ENG 259 : Native American Literature

Students will explore common themes and concerns of the Native American experience, while simultaneously learning the diversity of that experience. We will read novels, autobiographies, speeches, essays, poems, memoirs, or plays by and about celebrated Native Americans. Of the 574 recognized tribes in what is now the United States, this course will introduce students to only a fraction, such as Blackfeet, Cherokee, Cheyenne, Chickasaw, Chippewa, Creek, Diné, Gros Ventre, Kiowa, and Modoc, as we critically analyze the historical, cultural, and social dimensions of Native American oral and literary traditions from before the European invasion to the present. We may cover core themes of decoloniality, environmentalism, activism, among others. Writers may include Louise Erdrich, Leslie Marmon Silko, Gerald Vizenor, James Welch, Joy Harjo, Sherman Alexie, Dina Gilio-Whittaker, Robin Wall Kimmerer, and Tommy Orange. Prerequisite: ENG 102 or permission of instructor. Three class hours a week. Gen. Ed. Competencies Met: Human Expression and Multicultural and Social Perspectives.
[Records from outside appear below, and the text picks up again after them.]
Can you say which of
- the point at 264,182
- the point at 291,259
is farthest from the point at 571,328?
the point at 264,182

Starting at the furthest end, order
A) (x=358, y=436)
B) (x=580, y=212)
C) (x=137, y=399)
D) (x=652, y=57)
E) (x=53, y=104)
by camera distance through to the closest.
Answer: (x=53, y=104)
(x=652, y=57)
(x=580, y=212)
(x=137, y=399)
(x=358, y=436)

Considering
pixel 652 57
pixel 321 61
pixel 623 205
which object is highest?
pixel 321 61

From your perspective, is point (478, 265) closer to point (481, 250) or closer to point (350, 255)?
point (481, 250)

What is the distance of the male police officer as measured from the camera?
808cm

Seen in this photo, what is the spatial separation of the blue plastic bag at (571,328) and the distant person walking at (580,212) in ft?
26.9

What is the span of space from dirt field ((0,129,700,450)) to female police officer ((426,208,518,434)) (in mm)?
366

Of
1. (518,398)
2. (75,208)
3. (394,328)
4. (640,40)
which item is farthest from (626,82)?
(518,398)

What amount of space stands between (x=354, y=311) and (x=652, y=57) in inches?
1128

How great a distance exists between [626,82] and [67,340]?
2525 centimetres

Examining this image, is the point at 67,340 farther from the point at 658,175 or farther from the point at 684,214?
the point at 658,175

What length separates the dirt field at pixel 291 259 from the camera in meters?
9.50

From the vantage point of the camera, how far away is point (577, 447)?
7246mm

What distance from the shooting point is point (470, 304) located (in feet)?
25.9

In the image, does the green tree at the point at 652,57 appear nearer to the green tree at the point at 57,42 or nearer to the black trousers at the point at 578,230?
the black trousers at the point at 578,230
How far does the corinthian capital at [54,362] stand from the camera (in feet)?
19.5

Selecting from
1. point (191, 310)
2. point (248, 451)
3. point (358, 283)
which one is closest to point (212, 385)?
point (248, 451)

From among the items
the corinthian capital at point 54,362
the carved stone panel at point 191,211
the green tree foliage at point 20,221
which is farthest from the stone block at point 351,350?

1. Recognize the historical and cultural background of Native American literary creation, including the history of colonization in North America. 2. Examine the ways Native American texts create knowledge, from precolonial times to today. 3. Critique assumptions about and representations of Native American culture and literature. 4. Analyze themes, styles, and/or storytelling techniques in Native American texts. 5. Compose written analyses and/or oral presentations on these topics.